Every lawyer we're talking to is saying no, but every one of us wants to get 
rid of them, so I expect us all to end up ignoring the lawyers.  The only 
reason we instituted them in the first place is because we were GPL'd, and we 
expected to either make commercial forks (which we didn't do) or switch 
licenses (which we did).

> 2) Drop the requirement for accounts on GitHub and Redmine.
> 
> Why can't I just `git send-email` patches to the mailing list, receive
> feedback on the mailing list, `git send-email` again, maintainer
> applies the patch.
> 
> Requiring to have a ticket/issue for every single code contribution
> does not make sense.
> 
> Look at all the steps and requirements for submitting a simple patch.
> There is a lot of back and forth, copying and pasting URLs on the
> ticket, etc.

I'm surprised to hear this.  I would expect that github would be dramatically 
easier for contribution than emailing or whatever.

I know that I personally never was able to extract patches from a mailing list, 
because I use IMAP, not mboxes.  Yes, I know I could do filtering, set up mutt 
explicitly for this, and relearn how to use it just for patches, but… I could 
also just go to github and see a clean, clear list with support for comments, 
email, and everything else I want.

I could see reducing to one account type, but I couldn't see us ever switching 
to email for patch management unless git changes its expectations of how people 
do email to include the actual internet.  No, I'm not bitter. :/

I'd prefer to have tools to automatically sync redmine and the pull requests, 
rather than getting rid of one.  We've done a lot of work there for syncing 
redmine and trello, for instance, but I don't think we've done much with github 
yet.

> 3) Develop and discuss stuff in public
> 
> You guys said a few days ago that Dashboard is getting axed and a new
> ENC is on the works. Well, would you mind to share what is being
> worked on? Design ideas? You might want to get some feedback early.
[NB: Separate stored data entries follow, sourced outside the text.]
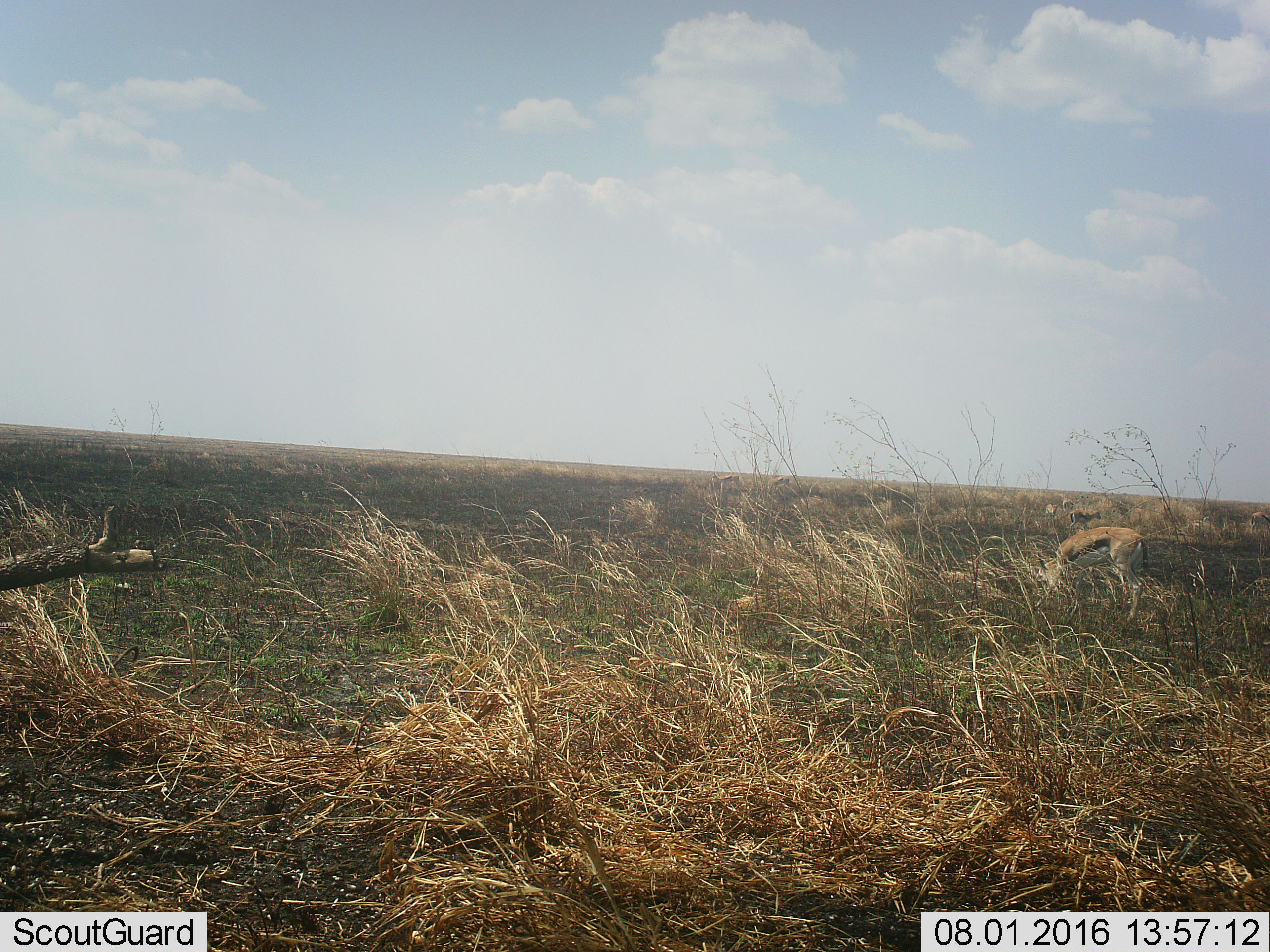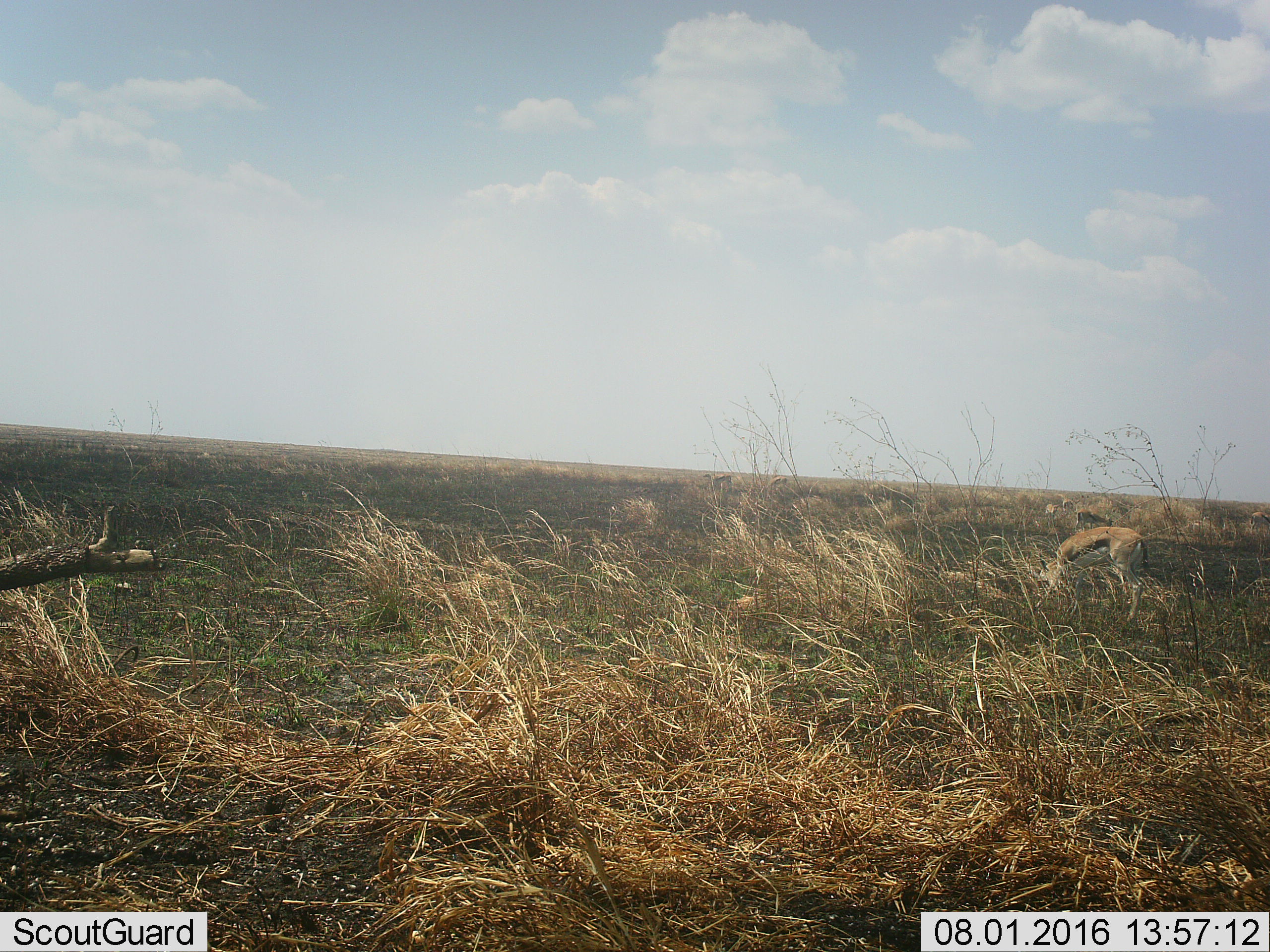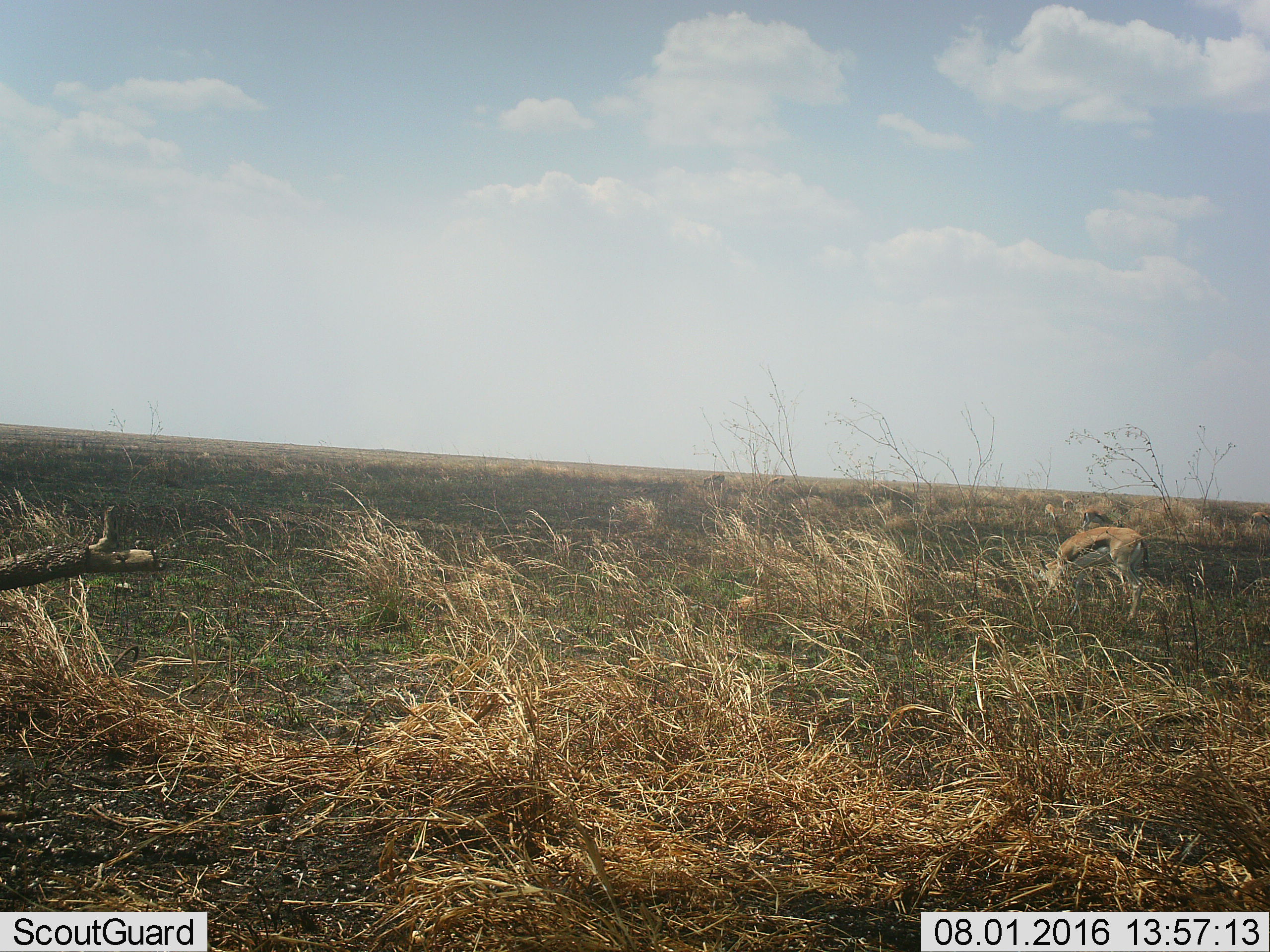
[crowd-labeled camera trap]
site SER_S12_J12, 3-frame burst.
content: unidentified animal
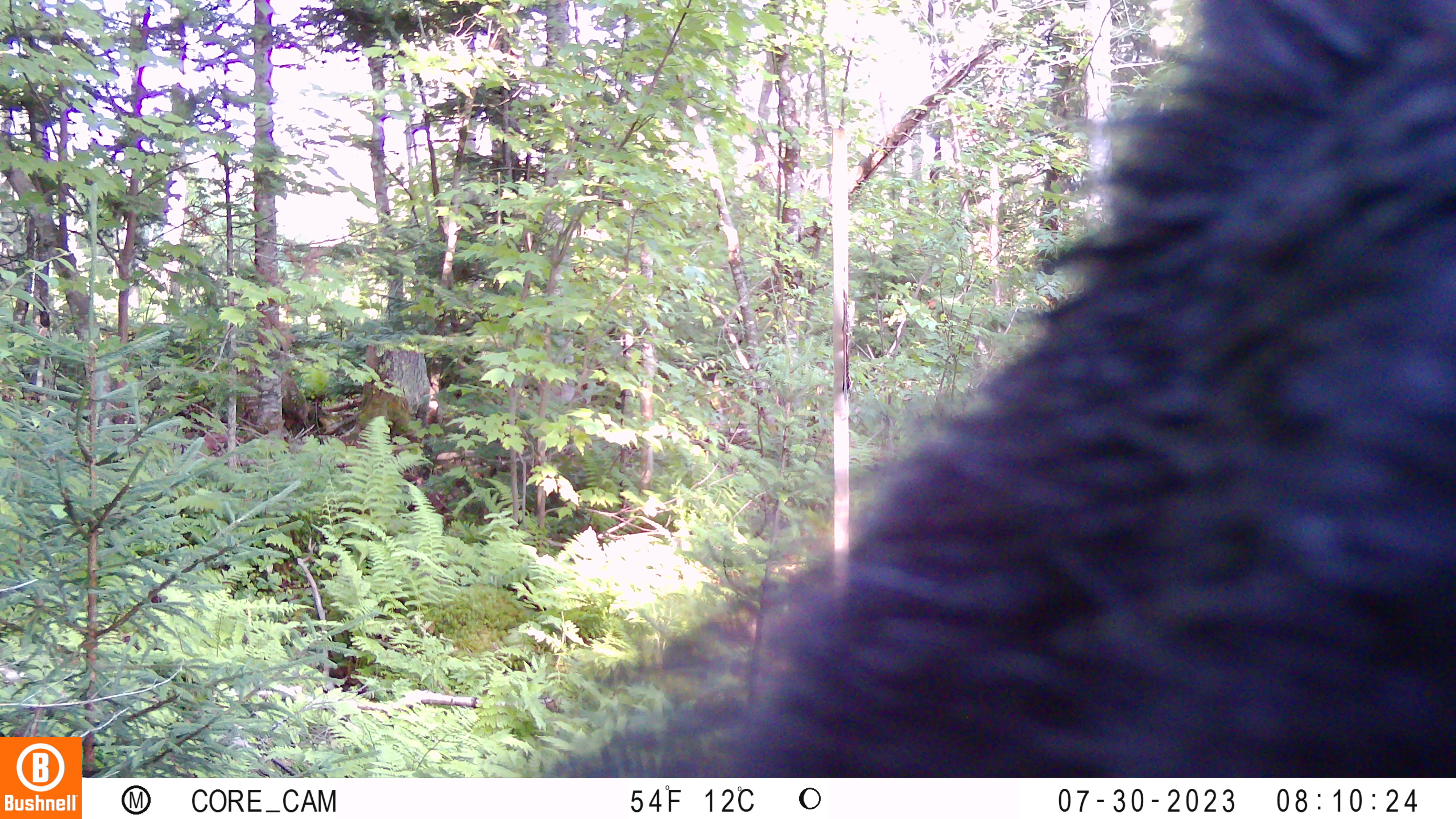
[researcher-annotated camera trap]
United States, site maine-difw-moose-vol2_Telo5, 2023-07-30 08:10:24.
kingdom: Animalia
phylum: Chordata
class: Mammalia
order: Carnivora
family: Ursidae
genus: Ursus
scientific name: Ursus americanus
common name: black bear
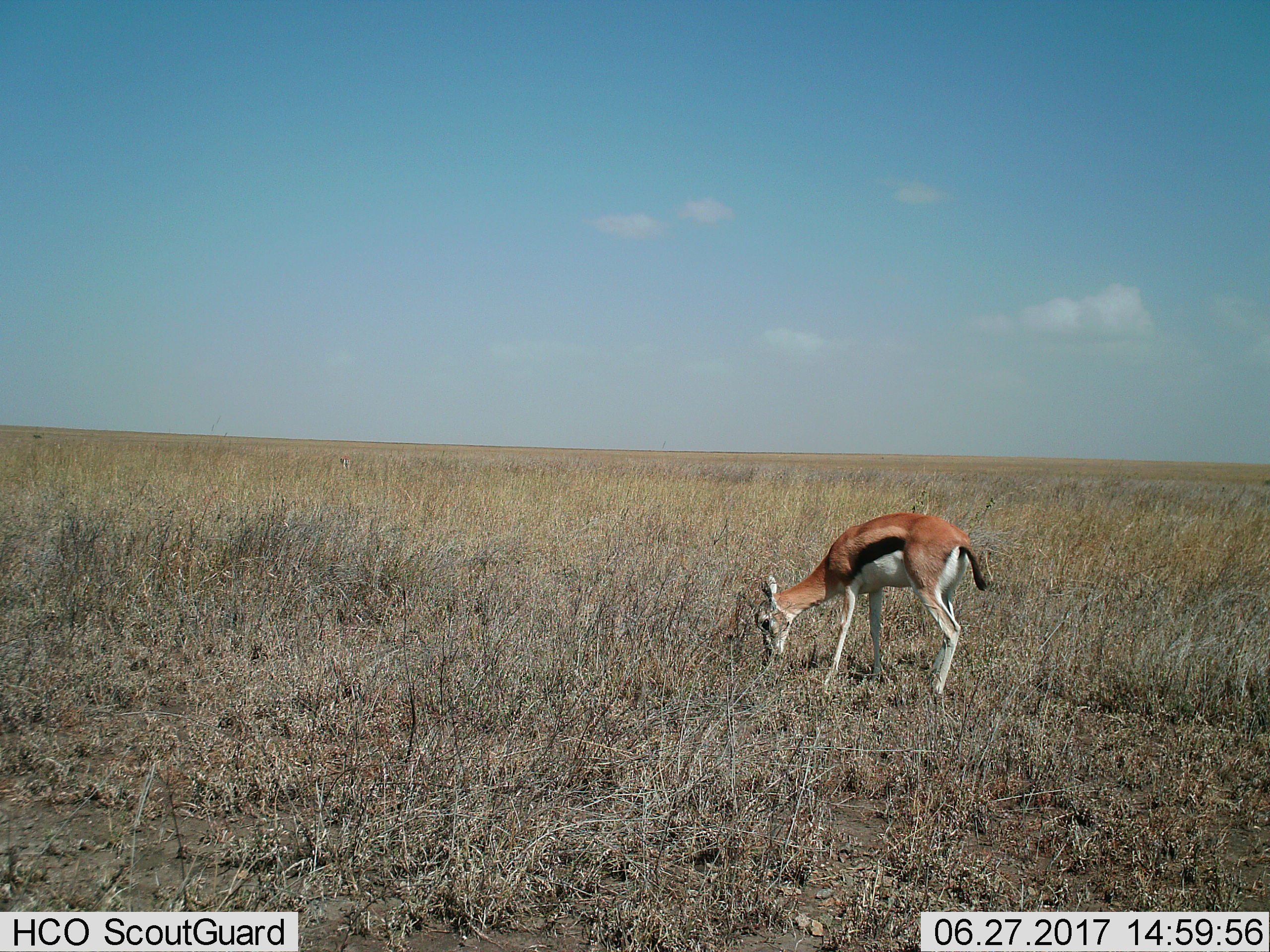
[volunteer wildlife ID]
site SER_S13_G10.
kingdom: Animalia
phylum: Chordata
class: Mammalia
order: Artiodactyla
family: Bovidae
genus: Eudorcas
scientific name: Eudorcas thomsonii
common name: thomson's gazelle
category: gazellethomsons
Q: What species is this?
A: Gazellethomsons (thomson's gazelle) (Eudorcas thomsonii).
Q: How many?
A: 1.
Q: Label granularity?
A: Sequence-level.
We do a lot of this, but we're mixed in how consistent we are.  Part of the 
reason is just the mixed bag of lots of us sitting in the same room - it's more 
expensive to communicate with people outside the building, so we tend to suck 
at it more than we should.

I will say that I'm still a bit gun-shy of posting all of our ideas publicly, 
at least anything other than stuff we're basically ready to work on now.  I'm a 
bit gun-shy for 2 reasons:  First, I do have some legitimate competitive 
concerns, but most importantly, it's a lot of work to get it all out there and 
there's questionable value.

That being said, we should obviously be more open about what we know we're 
going to work on and what we think we're going to build.  We just recently 
split dev teams so that our OSS developers are much more independent of the 
commercial teams, which means that they'll naturally start looking outward more.

In the short term, I'll commit that we'll publish the ENC stuff ASAP.  Note 
that I'm stepping out as a rogue CEO here and I've no idea of the actual 
consequences of my statement here, but it should clearly be open from the 
beginning.  Note, though, that we've been doing a lot of work already talking 
to as many people as possible about this, so it's not like we've been just 
doing all of the thinking inside our walls.

> How about before doing anything new, send to this list some simple
> RFCs. Look back at the first link of point 1, it is written there a
> great question: are you an open source _project_ or an open source
> _product_?

We should do way more here, I agree.

I don't actually know the difference between an open source project and an open 
source product.  It's all just free code on the internet, right?

> Bottom line:
> 
> Summing up points 1 and 2, it will continue to be hard to have new
> volunteers. New volunteers begin fixing typos, and all these
> requirements will never motivate new blood to come along and hack I
> include myself in this, mostly because of the CLA.

Just so I understand, is the problem with the CLA just a too-high barrier of 
entry, or is it that you don't agree to the terms?